Then my friend Chuck Sperlak said to me that a railroad would quite possibly still use that spur themselves, to temporarily stash a few cars if their intended spots at another location nearby were unavailable. When the proper spot opened up, the railroad then would lift and move the cars to where they were supposed to go.
The photo below is actually supposed to be the front of the building, which I've ended up putting flush against the backdrop, so it is unseen on the layout. If I had been smarter I would have used this wall on the other side too, making the building even longer. At the time though, I wasn't sure of the final location. I had thoughts of putting this side of the building at the front edge of the layout rather than against the backdrop.
It's kind of a shame that all these broken out windows go unseen. Oh well, I'm not going to take it apart now.
Speaking of the windows, here's the story on them. Doing the math, 1172 of them that can be seen have been smashed out or broken by those pesky vandals. That does not count the 840 that are on the unseen side, as in the above photo, nor does it count any that have been boarded over or bricked up.

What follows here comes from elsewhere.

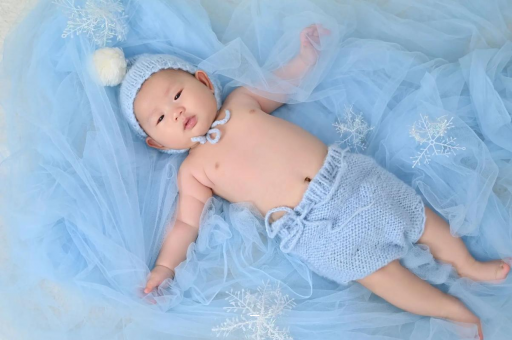 衡水怀孕会出现哪些症状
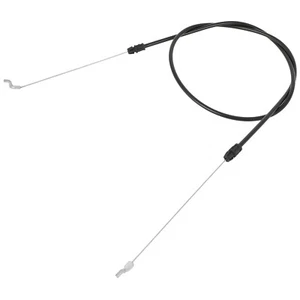 Blade Control Cable For MTD Yard Man Troy-Bilt 946-1132 746-1132 - Picture 1 of 9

To make and then break the windows, I used ordinary white glue. I poured a small amount of glue into a puddle in a little plastic container and just let it sit there for a while until it began to thicken and solidify. Then I took an old, flat artist paint brush and brushed the thickened glue over the window frames, teasing it with the brush until it covered over just about all of the little individual frames. Doing just a few of the window frames each day, all this took a little time, but by the end, I was getting pretty good at it.

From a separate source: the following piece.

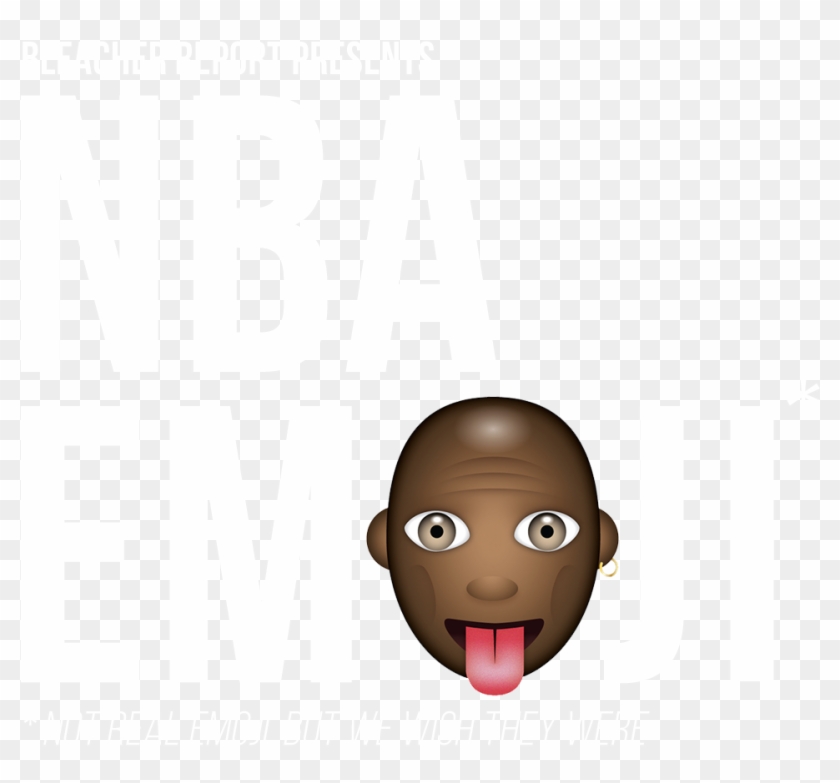 Black Friday , Png Download - Referendum Clipart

I let the glued-over windows sit overnight so that the glue would dry completely and turn hard. I actually thought that the white glue would dry more clear than it did, but it became fairly opaque. I tried using Micro Clear for this too, thinking that it should dry more clear, which it did, but it remained too soft to break the way I wanted it to in the next step. Once the white glue was dried hard, I simply took an old Xacto knife and used the tip of it to break through the glue. This gave me the final look of broken and dirty glass that I wanted.
On the workbench, but here is a view of the other end of the derelict building.

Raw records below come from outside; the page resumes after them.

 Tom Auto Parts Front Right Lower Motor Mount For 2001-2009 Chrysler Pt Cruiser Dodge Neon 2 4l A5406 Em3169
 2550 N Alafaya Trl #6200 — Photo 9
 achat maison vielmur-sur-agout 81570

I've recently stumbled across another wall section for this building, so I think I'm going to add it on to the left end, up against the backdrop. This will help make the structure appear to be a little bit larger. I'll do the windows the same way, and put in a roll-up door at ground level on the left end. I'll try some black paper behind the windows to block out the blue of the backdrop.
Painting the brick sections in the new piece could be a problem though. I don't think I have any more paint the same colour as I had used before, and even worse, I'm not sure which exact colour it was. If that's the case, I'll re-do the bricks on the whole thing because I want it all to match well. Oh, and that MC5 graffiti along the trackside of the building, for those that might not know, is the name and logo of one of the great Detroit rock bands from the 60's and early 70's. I'll add more in the future.